You do not need a gigantic pan or an open fire to get a delicious homemade paella. As a matter of fact, it’s better if you start small.
Don’t turn your nose up at the anchovies in this: it’s an essential salty umami note in a killer-looking, versatile, old-school dip.
Links:
Julia Moskin’s kid just went vegetarian. She’s learned some hard lessons:
For meat eaters, the natural umami in meat and fish is satiating; even if the roasted potatoes alongside are plain and the salad dressing is basic, the savoriness brings satisfaction. Without that to lean on, everything on the plate wants to be thoroughly and thoughtfully seasoned, including basics like grains and beans.

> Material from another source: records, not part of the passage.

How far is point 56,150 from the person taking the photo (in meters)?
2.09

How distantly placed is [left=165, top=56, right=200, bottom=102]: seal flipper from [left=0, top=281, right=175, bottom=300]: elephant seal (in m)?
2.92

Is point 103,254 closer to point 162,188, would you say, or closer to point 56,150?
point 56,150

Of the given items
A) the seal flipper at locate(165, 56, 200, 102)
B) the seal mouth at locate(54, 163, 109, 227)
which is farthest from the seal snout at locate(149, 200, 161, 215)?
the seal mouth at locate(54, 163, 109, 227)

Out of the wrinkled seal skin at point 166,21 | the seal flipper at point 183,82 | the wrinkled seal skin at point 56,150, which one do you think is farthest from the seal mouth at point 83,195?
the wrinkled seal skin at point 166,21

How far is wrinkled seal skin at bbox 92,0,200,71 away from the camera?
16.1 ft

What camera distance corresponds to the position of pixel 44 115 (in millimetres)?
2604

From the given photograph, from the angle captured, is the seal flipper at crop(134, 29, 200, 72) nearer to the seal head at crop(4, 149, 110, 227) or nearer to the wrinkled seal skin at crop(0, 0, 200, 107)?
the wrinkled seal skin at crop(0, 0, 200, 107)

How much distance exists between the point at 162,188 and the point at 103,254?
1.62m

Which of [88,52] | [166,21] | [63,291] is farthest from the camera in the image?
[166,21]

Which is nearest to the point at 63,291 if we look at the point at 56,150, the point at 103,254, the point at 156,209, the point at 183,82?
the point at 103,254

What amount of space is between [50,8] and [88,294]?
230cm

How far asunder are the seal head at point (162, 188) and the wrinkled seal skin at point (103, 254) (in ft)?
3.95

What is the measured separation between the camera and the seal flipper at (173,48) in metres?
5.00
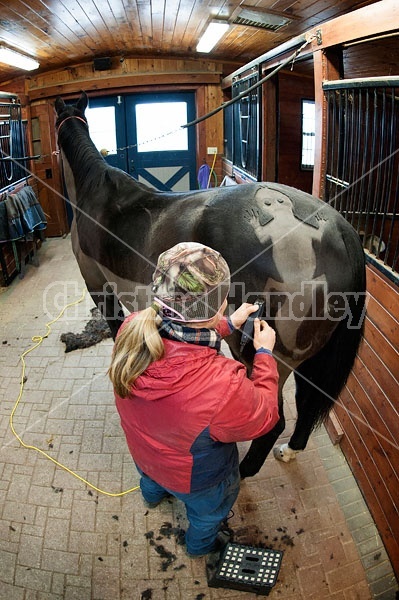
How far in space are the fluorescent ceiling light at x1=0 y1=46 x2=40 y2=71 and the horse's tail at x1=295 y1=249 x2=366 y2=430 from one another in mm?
4893

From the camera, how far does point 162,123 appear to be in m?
7.04

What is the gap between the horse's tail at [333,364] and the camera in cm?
187

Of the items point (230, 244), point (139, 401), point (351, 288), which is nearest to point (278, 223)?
point (230, 244)

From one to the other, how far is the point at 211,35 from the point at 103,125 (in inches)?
116

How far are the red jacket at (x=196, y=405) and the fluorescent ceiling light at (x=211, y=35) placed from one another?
4.19 metres

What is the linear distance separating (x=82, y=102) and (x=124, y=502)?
316cm

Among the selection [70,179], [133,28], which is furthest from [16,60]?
[70,179]

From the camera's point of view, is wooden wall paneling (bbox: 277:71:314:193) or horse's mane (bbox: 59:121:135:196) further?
wooden wall paneling (bbox: 277:71:314:193)

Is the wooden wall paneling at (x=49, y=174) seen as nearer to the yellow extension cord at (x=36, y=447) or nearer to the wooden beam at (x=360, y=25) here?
the yellow extension cord at (x=36, y=447)

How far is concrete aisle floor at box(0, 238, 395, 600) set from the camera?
181 centimetres

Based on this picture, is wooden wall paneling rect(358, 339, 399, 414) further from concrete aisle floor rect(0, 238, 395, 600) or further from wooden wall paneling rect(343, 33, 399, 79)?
wooden wall paneling rect(343, 33, 399, 79)

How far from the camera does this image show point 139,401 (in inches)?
52.7

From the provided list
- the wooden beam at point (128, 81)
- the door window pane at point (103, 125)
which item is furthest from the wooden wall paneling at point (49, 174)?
the door window pane at point (103, 125)

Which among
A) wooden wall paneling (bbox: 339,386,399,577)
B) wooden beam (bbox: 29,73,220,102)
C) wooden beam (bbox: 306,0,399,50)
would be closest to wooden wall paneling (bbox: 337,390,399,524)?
wooden wall paneling (bbox: 339,386,399,577)
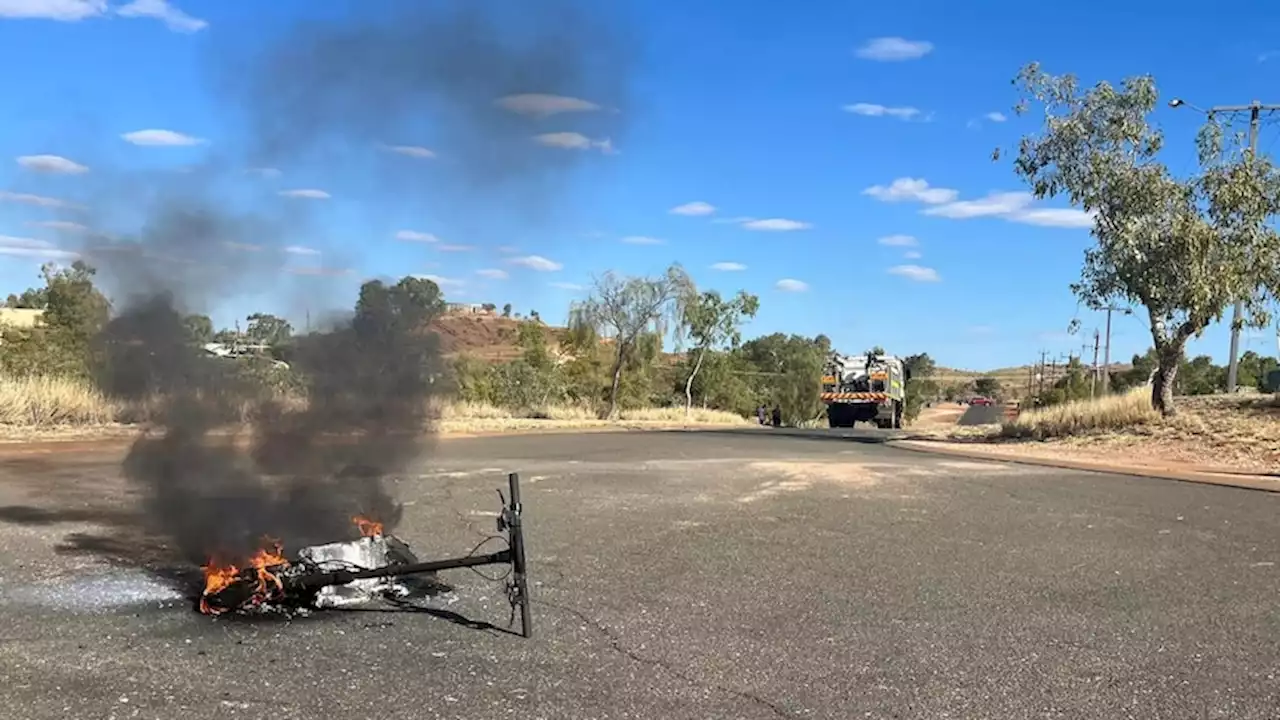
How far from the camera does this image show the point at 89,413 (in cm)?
1991

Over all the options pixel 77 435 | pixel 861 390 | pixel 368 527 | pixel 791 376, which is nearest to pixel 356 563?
pixel 368 527

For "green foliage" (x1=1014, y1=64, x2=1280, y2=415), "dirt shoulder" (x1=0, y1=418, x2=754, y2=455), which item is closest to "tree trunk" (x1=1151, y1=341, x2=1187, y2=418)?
"green foliage" (x1=1014, y1=64, x2=1280, y2=415)

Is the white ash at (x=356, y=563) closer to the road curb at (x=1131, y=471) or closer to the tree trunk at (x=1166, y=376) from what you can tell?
the road curb at (x=1131, y=471)

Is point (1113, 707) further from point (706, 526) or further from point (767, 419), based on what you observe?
point (767, 419)

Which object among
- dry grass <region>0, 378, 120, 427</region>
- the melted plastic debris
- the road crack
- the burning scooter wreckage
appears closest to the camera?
the road crack

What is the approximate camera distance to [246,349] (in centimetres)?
695

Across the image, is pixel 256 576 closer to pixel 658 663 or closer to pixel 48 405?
pixel 658 663

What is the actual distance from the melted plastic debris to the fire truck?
34109 millimetres

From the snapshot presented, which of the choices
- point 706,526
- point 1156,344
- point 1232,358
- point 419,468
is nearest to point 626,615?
point 706,526

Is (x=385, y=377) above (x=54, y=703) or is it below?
above

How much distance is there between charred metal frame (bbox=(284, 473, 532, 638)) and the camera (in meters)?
5.71

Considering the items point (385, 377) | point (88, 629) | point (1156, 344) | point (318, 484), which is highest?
point (1156, 344)

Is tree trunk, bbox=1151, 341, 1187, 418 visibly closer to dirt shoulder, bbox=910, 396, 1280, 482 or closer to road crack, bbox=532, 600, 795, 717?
dirt shoulder, bbox=910, 396, 1280, 482

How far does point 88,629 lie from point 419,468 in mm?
8699
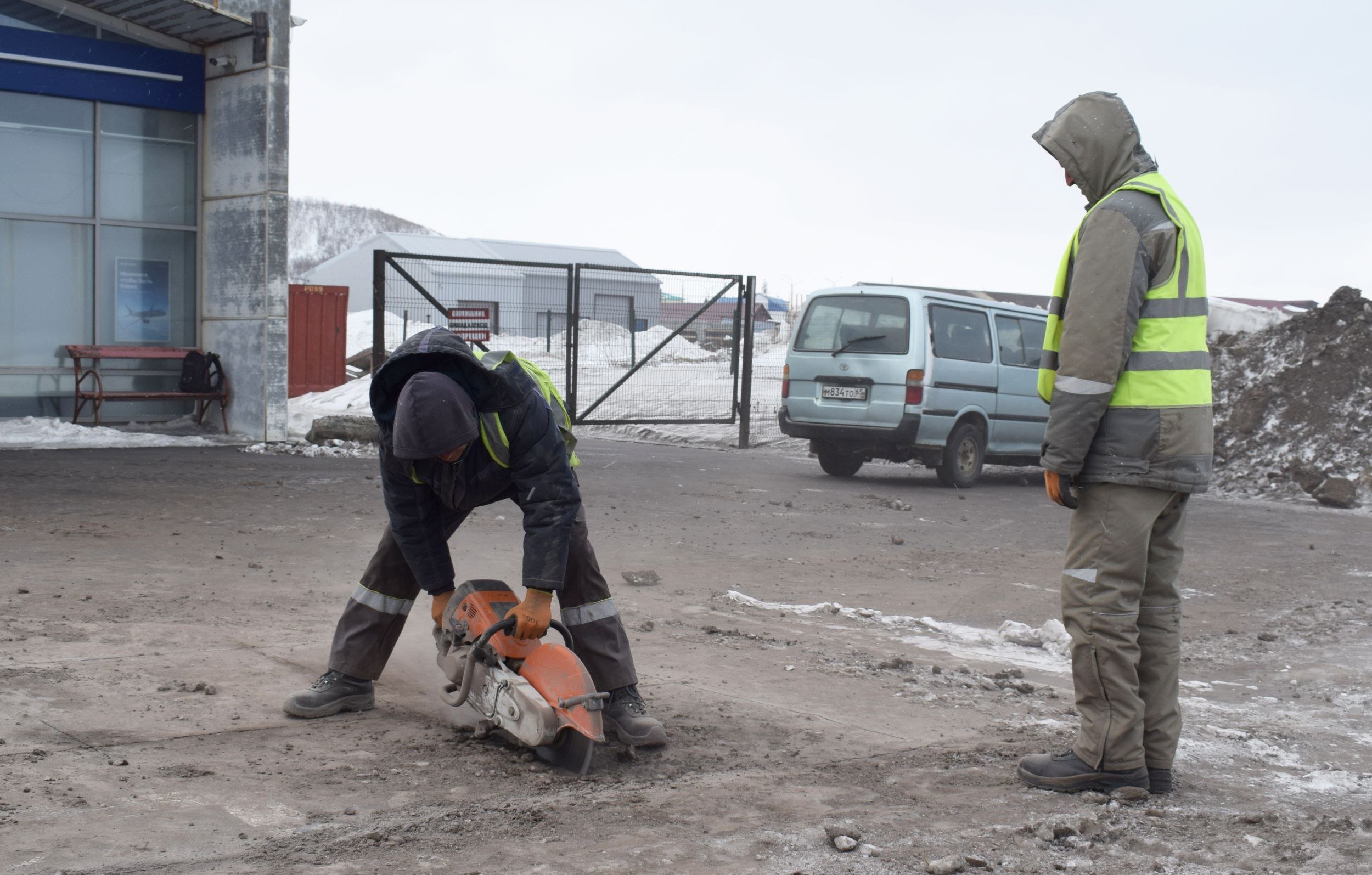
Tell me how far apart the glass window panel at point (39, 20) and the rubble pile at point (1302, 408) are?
14.5 m

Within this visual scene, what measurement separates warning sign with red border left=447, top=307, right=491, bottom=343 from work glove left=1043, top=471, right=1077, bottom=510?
11717 mm

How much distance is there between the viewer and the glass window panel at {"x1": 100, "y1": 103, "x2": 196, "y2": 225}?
14.9 m

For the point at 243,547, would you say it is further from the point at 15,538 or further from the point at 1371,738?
the point at 1371,738

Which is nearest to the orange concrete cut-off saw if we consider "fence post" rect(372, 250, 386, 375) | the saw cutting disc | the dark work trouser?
the saw cutting disc

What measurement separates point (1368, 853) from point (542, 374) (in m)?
2.87

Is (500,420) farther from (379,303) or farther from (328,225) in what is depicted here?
(328,225)

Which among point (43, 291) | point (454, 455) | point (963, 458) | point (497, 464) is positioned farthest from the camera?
point (43, 291)

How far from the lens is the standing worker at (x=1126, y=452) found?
3.64m

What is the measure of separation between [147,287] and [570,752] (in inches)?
525

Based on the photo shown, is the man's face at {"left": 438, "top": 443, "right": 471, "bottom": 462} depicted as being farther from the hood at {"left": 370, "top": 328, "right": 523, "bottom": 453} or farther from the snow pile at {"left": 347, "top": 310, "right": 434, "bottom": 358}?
the snow pile at {"left": 347, "top": 310, "right": 434, "bottom": 358}

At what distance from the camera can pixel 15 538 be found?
7508mm

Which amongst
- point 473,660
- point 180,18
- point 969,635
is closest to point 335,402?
point 180,18

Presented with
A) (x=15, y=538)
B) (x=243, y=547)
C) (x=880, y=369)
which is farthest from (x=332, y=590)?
(x=880, y=369)

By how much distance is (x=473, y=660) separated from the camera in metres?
3.87
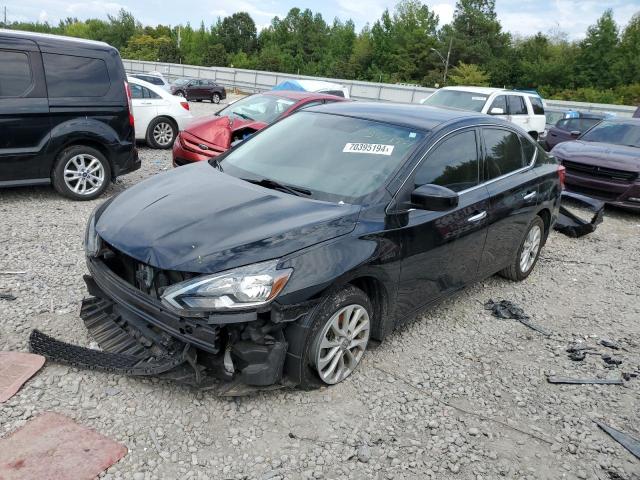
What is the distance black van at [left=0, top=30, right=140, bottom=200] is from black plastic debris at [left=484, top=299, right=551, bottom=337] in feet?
16.6

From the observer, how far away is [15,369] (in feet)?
10.5

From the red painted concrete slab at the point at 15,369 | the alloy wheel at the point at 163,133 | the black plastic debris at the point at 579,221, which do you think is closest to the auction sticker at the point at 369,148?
the red painted concrete slab at the point at 15,369

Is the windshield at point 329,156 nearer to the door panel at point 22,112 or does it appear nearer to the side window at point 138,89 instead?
the door panel at point 22,112

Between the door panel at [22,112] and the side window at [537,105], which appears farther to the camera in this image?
the side window at [537,105]

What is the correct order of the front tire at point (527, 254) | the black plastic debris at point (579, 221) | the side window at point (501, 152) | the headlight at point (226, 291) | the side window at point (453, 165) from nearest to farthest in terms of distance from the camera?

“Just using enough salt will get you halfway there,” said Raquel Pelzel, the author of “Umami Bomb” (Workman, 2019), a new book of vegetarian recipes built around umami-rich ingredients: cooked tomatoes, mushrooms and Parmesan cheese. Then, she said, build elements like sweetness, heat, acid and smoke. (Smoked paprika is vegan sorcery, used in everything that I once flavored with bacon. I picked up a new trick for the spice from “Sababa,” a new cookbook of Israel-inspired food: the author, Adeena Sussman, recommends stirring it in the end of cooking, to preserve its bright taste.)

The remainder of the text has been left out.